March 11, 2021

Un accident mortel souligne le risque de voler la nuit sans repères visuels adéquats

admincopa

Le Piper PA-32-260 a percuté le relief à environ 3,5 milles marins au nord de l’aéroport de Kingston, tuant les sept personnes à bord. (Photo : BST)

Le 4 mars, le Bureau de la sécurité des transports (BSR) du Canada a publié son rapport d’enquête (A19O0178) sur un accident survenu en novembre 2019 à Kingston en Ontario impliquant un Piper PA-32-260, qui a enlevé la vie aux sept personnes à son bord.

Le Bureau explique que cet événement tragique permet de mettre en évidence certains des risques de voler de nuit selon les règles de vol à vue (VFR), en particulier lorsque les conditions météorologiques sont mauvaises et au-dessus de zones peu éclairées.

Le 27 novembre 2019, un avion Piper PA-32-260 immatriculé aux États-Unis effectuait un vol de l’aéroport municipal de Toronto/Buttonville en Ontario à l’aéroport de Québec/Neuville avec un pilote et six passagers à son bord. Le BST précise que l’aéronef a décollé pendant la journée, mais que la majorité du vol devait avoir lieu à la noirceur.
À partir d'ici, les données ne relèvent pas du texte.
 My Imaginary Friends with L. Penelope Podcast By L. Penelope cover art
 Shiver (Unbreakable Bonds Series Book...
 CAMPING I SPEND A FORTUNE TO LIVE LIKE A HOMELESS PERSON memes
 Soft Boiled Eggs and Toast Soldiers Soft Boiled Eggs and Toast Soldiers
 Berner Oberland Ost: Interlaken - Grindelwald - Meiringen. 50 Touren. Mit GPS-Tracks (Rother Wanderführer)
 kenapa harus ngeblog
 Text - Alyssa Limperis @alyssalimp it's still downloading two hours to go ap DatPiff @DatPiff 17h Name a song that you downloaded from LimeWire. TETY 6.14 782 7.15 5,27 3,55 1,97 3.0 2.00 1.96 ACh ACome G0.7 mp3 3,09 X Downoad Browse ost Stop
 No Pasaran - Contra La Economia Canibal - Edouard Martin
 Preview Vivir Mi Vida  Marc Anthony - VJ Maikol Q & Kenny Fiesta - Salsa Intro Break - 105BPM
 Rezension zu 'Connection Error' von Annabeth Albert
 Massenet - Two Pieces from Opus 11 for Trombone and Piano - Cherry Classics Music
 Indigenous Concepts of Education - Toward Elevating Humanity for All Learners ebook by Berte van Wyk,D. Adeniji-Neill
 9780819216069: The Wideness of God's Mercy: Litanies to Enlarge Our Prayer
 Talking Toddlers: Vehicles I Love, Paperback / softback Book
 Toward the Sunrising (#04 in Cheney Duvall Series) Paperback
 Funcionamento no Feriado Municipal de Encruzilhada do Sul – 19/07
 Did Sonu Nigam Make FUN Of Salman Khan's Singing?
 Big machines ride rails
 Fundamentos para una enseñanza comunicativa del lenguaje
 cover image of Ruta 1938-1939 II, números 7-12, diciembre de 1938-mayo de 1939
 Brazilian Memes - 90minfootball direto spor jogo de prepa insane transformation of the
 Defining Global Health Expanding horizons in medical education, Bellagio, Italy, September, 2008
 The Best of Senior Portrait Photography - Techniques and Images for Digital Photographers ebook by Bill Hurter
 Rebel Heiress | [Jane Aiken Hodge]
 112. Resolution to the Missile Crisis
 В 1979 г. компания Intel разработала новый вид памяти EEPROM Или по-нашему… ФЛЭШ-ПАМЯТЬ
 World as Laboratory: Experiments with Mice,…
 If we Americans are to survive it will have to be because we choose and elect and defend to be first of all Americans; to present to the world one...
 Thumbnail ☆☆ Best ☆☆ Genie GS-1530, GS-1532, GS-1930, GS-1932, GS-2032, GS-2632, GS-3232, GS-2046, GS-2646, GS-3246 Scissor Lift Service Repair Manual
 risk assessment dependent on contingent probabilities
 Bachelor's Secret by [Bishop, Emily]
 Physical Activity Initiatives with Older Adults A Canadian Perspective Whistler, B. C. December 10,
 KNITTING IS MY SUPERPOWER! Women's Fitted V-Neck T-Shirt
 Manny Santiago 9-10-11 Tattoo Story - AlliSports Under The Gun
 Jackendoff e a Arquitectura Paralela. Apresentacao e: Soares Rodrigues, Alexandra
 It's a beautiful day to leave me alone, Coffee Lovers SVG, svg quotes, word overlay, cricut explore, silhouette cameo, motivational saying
En raison de la détérioration des conditions météorologiques, le pilote a communiqué avec la station d’information de vol de Kingston en Ontario pour signaler son intention d’atterrir à cet aéroport. Peu de temps après cette communication, relate le BST, l’avion a percuté le relief à environ 3,5 milles marins au nord de l’aéroport de Kingston.

Route de l’aéronef dans l’événement à l’étude pendant les communications avec la station d’information de vol de Kingston. (Source : Google Earth, avec annotations du BST, en fonction des données extraites du système de positionnement mondial du pilote)

L’enquête du BST a révélé que le pilote avait quitté l’aéroport municipal de Toronto/Buttonville lorsque les conditions météorologiques pour le vol prévu se trouvaient sous les limites requises pour un vol VFR de nuit. Compte tenu de l’expérience de vol limitée du pilote, le BST note qu’il n’a probablement pas reconnu les dangers associés à un vol VFR de nuit dans de mauvaises conditions météorologiques. À l’approche de l’aéroport de Kingston, le BST signale que le pilote a probablement perdu la référence visuelle avec la surface, s’est trouvé spatialement désorienté et a perdu le contrôle de l’aéronef.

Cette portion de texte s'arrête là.